Prediction of Bitcoin Price With Machine Learning
Techniques of machine learning enable the prediction of Bitcoin price at different frequencies by the classification of the price of Bitcoin into the high-frequency price and daily price. The machine learning model of Bitcoin price prediction considers a set of high-frequency features that include network and property, gold spot price, market, and trading. It acquires the basic daily frequency features from regular crypto exchanges for the price prediction of Bitcoin in every five minutes, as per Bitcoin News. The model employs the methods of Linear Discriminant Analysis and Logistic Regression for almost accurate prediction of Bitcoin price movement and fluctuation by machine learning. Some of the best machine learning models for Bitcoin price prediction are Support Vector Machine, XGBoost, Random Forest, and Quadratic Discriminant Analysis.
Other Methods of Prediction of the Price of Bitcoin
The deep learning model of Bitcoin price prediction
The model of deep learning uses the LSTM (Long Short Term Memory) neural network for the real-time prediction of the Bitcoin price. The model obtains cryptocurrency data in real-time, processes the data for the neural network, tests out the prediction, and then visualizes the results.

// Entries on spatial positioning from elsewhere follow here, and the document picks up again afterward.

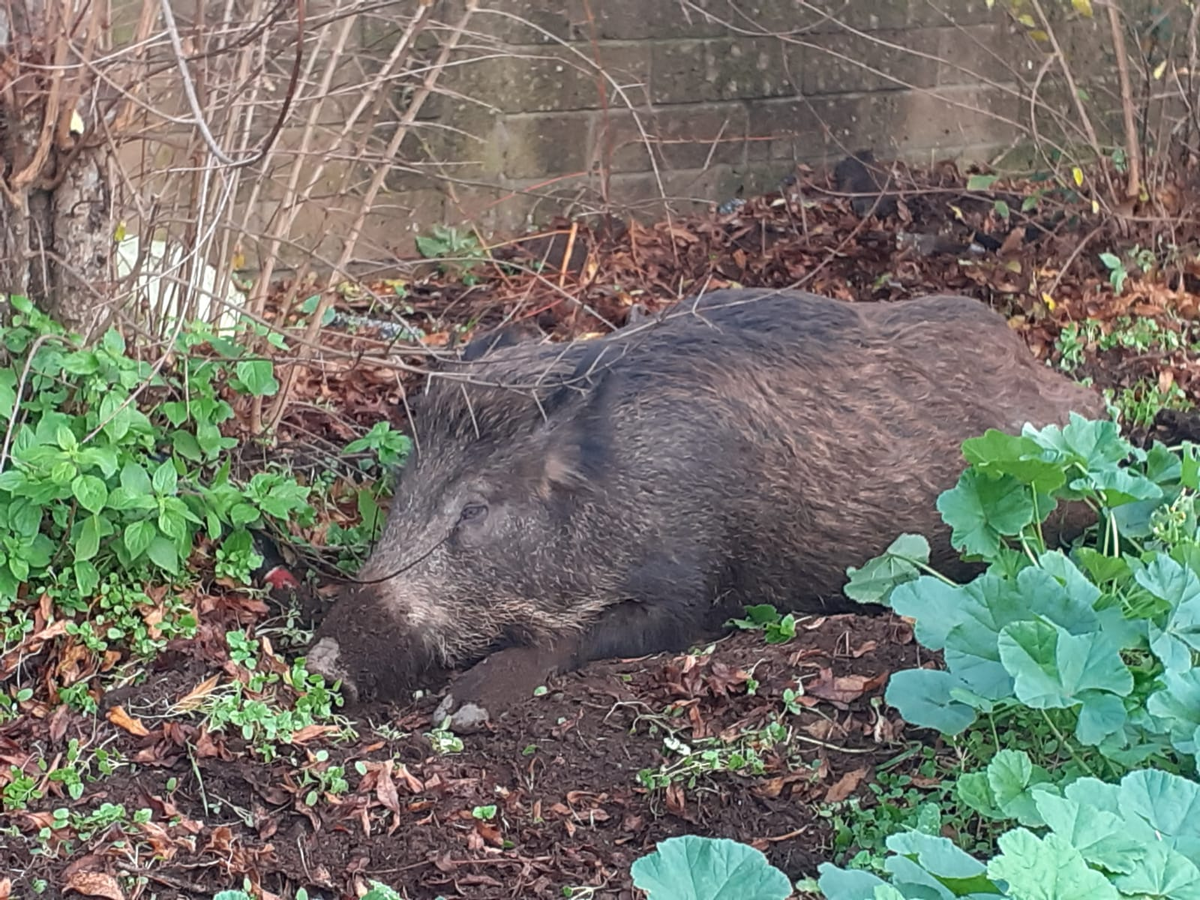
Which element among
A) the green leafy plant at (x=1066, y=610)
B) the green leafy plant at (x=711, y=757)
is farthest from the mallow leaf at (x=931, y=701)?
the green leafy plant at (x=711, y=757)

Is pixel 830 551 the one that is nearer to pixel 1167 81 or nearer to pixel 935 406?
pixel 935 406

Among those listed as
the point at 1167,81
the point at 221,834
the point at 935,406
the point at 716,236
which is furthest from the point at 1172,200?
the point at 221,834

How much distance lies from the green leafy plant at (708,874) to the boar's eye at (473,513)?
85.7 inches

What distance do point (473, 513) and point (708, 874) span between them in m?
2.23

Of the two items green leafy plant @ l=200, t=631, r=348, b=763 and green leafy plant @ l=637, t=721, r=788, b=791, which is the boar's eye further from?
green leafy plant @ l=637, t=721, r=788, b=791

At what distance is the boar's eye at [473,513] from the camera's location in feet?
14.4

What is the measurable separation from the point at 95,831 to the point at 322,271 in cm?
394

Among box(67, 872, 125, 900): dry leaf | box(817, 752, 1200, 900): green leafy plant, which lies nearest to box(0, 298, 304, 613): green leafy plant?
box(67, 872, 125, 900): dry leaf

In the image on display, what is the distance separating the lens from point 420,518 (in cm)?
438

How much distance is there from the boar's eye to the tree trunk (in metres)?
1.16

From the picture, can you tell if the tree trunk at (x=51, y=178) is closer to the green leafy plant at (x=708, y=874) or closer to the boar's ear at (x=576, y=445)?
the boar's ear at (x=576, y=445)

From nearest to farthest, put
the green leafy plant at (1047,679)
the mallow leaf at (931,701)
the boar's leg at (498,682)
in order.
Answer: the green leafy plant at (1047,679) → the mallow leaf at (931,701) → the boar's leg at (498,682)

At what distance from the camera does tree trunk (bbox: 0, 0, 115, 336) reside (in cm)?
377

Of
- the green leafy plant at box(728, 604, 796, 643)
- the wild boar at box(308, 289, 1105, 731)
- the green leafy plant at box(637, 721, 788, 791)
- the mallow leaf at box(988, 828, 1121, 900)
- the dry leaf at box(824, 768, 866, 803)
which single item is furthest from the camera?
the wild boar at box(308, 289, 1105, 731)
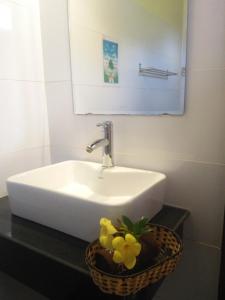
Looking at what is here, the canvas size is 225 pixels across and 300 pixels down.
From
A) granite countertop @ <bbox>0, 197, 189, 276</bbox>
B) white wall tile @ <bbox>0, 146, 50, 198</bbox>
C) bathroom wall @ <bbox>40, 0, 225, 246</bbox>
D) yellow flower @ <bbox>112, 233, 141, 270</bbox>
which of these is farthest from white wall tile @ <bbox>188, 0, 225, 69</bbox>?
white wall tile @ <bbox>0, 146, 50, 198</bbox>

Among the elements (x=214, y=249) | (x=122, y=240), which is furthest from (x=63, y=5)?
(x=214, y=249)

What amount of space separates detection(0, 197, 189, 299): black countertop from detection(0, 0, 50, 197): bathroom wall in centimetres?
29

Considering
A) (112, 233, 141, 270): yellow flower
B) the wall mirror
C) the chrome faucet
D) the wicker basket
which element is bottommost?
the wicker basket

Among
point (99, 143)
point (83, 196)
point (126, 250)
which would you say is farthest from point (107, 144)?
point (126, 250)

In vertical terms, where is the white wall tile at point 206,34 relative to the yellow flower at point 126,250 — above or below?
above

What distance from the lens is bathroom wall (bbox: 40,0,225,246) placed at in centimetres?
85

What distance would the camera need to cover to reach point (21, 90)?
118cm

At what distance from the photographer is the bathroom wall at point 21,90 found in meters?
1.10

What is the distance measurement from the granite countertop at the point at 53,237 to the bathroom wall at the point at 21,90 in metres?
0.28

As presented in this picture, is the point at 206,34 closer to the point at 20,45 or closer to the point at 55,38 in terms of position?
the point at 55,38

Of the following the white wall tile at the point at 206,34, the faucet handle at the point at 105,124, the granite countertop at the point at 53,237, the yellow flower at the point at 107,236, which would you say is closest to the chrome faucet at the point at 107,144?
the faucet handle at the point at 105,124

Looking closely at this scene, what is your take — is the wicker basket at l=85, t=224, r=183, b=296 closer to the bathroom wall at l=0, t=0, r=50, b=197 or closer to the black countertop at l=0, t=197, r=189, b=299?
the black countertop at l=0, t=197, r=189, b=299

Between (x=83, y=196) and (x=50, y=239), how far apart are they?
0.18 metres

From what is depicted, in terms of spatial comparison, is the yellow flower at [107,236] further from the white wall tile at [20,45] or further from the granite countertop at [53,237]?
the white wall tile at [20,45]
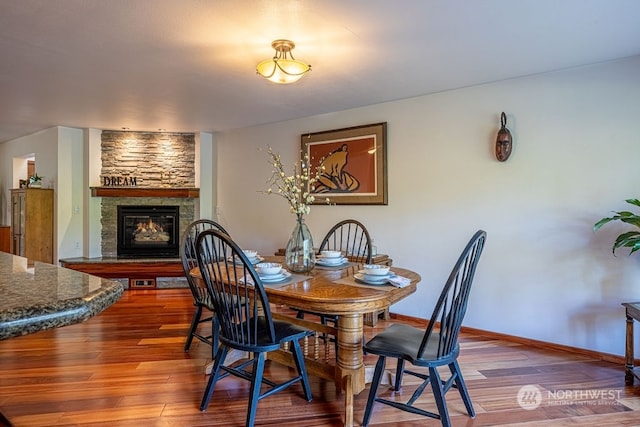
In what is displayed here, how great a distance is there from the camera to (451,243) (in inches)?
145

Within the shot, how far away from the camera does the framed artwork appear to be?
411cm

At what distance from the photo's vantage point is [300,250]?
2.47 meters

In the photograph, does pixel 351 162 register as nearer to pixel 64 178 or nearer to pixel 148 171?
pixel 148 171

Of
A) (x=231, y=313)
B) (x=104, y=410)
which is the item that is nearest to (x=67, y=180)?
(x=104, y=410)

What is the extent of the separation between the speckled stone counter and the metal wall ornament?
3.22 m

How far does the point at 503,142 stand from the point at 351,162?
161cm

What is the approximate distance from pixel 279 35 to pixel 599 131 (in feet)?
8.33

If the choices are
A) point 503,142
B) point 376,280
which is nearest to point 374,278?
point 376,280

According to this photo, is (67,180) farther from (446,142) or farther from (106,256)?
(446,142)

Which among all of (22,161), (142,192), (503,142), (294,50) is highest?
(294,50)

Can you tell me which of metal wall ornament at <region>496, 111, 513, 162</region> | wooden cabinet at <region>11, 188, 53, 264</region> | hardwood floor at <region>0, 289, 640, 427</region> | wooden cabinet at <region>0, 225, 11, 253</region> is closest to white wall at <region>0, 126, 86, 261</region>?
wooden cabinet at <region>11, 188, 53, 264</region>

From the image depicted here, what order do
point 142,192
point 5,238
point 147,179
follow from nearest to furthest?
point 142,192 < point 147,179 < point 5,238

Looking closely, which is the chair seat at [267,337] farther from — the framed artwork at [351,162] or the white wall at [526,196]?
the framed artwork at [351,162]

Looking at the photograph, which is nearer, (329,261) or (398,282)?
(398,282)
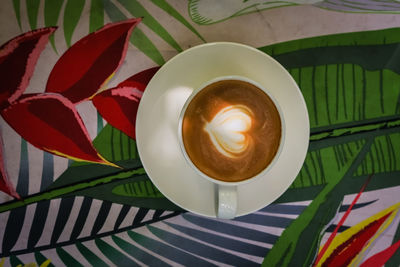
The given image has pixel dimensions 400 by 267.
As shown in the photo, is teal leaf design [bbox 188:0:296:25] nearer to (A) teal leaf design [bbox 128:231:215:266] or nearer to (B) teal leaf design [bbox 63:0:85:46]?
(B) teal leaf design [bbox 63:0:85:46]

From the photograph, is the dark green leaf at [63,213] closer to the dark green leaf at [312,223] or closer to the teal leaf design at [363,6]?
the dark green leaf at [312,223]

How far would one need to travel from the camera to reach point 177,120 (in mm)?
679

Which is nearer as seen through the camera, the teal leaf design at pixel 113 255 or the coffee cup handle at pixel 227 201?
the coffee cup handle at pixel 227 201

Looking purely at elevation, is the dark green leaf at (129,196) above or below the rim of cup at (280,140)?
below

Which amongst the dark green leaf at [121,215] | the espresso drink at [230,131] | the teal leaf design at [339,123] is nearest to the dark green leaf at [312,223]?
the teal leaf design at [339,123]

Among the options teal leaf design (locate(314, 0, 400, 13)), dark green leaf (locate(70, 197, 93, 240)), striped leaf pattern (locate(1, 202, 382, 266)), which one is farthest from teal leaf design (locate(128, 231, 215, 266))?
teal leaf design (locate(314, 0, 400, 13))

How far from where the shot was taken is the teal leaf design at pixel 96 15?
0.78m

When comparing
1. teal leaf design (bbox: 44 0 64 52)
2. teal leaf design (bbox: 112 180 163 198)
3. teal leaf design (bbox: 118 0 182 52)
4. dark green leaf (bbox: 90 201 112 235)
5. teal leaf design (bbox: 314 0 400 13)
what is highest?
teal leaf design (bbox: 314 0 400 13)

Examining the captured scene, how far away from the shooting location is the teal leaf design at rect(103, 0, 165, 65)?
2.57 ft

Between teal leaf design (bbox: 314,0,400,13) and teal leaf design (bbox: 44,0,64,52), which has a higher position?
teal leaf design (bbox: 314,0,400,13)

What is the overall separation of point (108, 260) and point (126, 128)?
32cm

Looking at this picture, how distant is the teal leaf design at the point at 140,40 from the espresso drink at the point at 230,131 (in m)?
0.21

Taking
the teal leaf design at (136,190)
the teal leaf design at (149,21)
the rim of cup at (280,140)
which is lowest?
the teal leaf design at (136,190)

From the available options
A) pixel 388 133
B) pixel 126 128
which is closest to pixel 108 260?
pixel 126 128
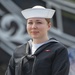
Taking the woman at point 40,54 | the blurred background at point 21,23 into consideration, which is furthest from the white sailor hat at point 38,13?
the blurred background at point 21,23

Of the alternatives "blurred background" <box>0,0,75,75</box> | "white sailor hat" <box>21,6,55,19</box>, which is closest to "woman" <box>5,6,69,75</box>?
"white sailor hat" <box>21,6,55,19</box>

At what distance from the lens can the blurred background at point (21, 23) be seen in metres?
5.78

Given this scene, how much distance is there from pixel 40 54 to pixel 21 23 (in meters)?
3.52

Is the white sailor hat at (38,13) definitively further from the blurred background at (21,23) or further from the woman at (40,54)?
the blurred background at (21,23)

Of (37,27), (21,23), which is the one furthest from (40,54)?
(21,23)

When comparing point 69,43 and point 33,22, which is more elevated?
point 33,22

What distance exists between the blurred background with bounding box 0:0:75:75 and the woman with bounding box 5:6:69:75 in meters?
3.42

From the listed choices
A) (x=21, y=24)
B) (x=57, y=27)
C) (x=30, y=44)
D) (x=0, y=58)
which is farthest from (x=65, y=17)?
(x=30, y=44)

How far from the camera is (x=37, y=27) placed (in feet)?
7.41

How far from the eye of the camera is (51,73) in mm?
2236

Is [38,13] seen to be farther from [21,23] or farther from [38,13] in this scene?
[21,23]

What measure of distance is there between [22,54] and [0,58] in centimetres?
353

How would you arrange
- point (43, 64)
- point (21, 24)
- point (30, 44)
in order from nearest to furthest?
point (43, 64)
point (30, 44)
point (21, 24)

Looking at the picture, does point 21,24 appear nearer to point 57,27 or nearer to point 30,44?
point 57,27
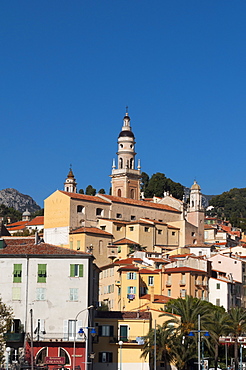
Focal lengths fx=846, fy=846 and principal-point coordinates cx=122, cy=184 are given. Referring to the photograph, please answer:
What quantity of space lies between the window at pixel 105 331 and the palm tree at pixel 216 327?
8348 millimetres

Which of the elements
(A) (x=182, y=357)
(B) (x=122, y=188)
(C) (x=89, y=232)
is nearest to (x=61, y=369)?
(A) (x=182, y=357)

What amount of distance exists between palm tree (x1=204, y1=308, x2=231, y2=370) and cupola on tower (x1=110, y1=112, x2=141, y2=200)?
66.2 m

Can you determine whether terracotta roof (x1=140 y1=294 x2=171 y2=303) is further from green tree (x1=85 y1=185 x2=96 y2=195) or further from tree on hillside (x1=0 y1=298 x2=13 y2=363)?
green tree (x1=85 y1=185 x2=96 y2=195)

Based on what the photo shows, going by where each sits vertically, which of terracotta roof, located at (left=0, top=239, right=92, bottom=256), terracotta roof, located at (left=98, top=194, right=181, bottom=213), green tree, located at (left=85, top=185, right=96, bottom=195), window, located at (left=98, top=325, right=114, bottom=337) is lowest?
window, located at (left=98, top=325, right=114, bottom=337)

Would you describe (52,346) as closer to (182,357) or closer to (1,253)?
(1,253)

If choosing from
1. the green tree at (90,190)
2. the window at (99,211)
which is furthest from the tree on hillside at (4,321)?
the green tree at (90,190)

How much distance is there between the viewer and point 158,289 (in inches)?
3836

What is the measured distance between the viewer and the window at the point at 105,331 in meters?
68.4

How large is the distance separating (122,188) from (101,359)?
75.8 metres

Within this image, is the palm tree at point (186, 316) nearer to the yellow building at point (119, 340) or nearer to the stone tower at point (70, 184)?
the yellow building at point (119, 340)

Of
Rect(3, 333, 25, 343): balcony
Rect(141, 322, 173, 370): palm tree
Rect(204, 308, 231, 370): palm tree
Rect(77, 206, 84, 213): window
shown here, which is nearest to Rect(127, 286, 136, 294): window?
Rect(204, 308, 231, 370): palm tree

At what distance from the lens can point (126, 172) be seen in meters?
142

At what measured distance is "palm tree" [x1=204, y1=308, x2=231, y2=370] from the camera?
71125 mm

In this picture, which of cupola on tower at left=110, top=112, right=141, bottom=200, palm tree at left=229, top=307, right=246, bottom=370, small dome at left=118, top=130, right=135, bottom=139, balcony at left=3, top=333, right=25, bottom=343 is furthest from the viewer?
small dome at left=118, top=130, right=135, bottom=139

Artificial Intelligence model of Bitcoin price prediction:
The AI model obtains the data of daily price change and formulates a price fluctuation pattern. It tests out the different patterns to reach an optimal pattern. The model makes Bitcoin price predictions based on the optimal price pattern.
Conclusion
The heart and soul of Bitcoin is its price, which experiences erratic volatility in the market. The prediction of the price of Bitcoin can not only make millionaires out of common men but can redefine the global economy as well. Bitcoin prices can be predicted by the application of a variety of methods like machine learning, mathematics, Python programming, and more. Every method is complex, but the result is the generation of accurate buying and selling signals for Bitcoin. Delve deeper into the different methods and become a part of the community of researchers and scientists to develop newer models of Bitcoin price prediction.